MFI loans rise 83 percent

Harare Bureau
LOANS from microfinance institutions (MFIs) rose 83,24 percent to $177,8 million in six months to June as a result of improving levels of funding in the sector particularly by institutional shareholders, development oriented donor funders and offshore funders. The total loans in the sector constituted about 4,7 percent of total banking sector loans of $3,81 billion, according to the Reserve Bank of Zimbabwe.
Zimbabwe has 130 registered microfinance institutions under the supervision of the central bank.

The RBZ however said the microfinance loan portfolio was skewed towards consumption at the expense of productive sector funding.
Consumption lending which is largely comprises salary based loans constituted 67 percent of total loans.

The largest and second portfolio quality as measured by the Portfolio at Risk (30 days) improved during the last quarter as reflected by the decline in the PaR for the sector from 27,14 percent as at March 31, 2014 to 14,56 percent as at June 30, 2014.

“The improvement is attributed to efforts by the industry to enhance credit analysis in an effort to curtail over indebtedness among borrowers,” said the central bank.
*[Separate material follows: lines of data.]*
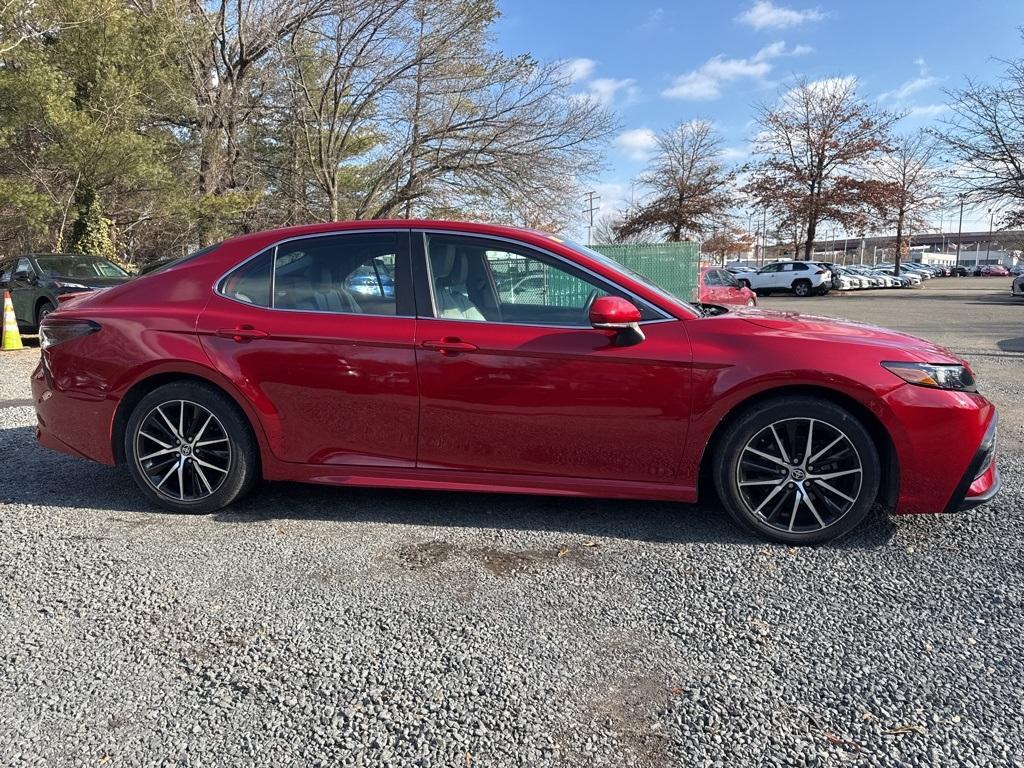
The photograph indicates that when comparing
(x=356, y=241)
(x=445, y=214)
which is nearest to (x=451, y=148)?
(x=445, y=214)

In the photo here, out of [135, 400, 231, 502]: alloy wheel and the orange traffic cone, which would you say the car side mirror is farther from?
the orange traffic cone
“A number of MFIs are increasingly making use of credit checks while others are resorting to offering salary based loans whose repayments are based on deductions at source.”

The number of MFIs has been fluctuating as some institutions have not been able to renew operating licences due to viability challenges emanating from high levels of delinquent loans.

The top 10 microfinance institutions controlled 40 percent of the market share in terms of total loans.
Analysts said with most MFI’s lending to urban based population or civil servants Salary Services Bureau employees, there is a lack of microcredit, micro insurance and micro deposit taking institutions in the rural areas, where the bulk of the population is living.

“Private sector players need to move beyond the traditional urban micro finance model,” said one analyst.
“They need to source funding from donor and Development Finance Institutions as well as private equity players.

“The current growth in small scale agriculture and related downstream industries creates a viable growth market for micro lending.”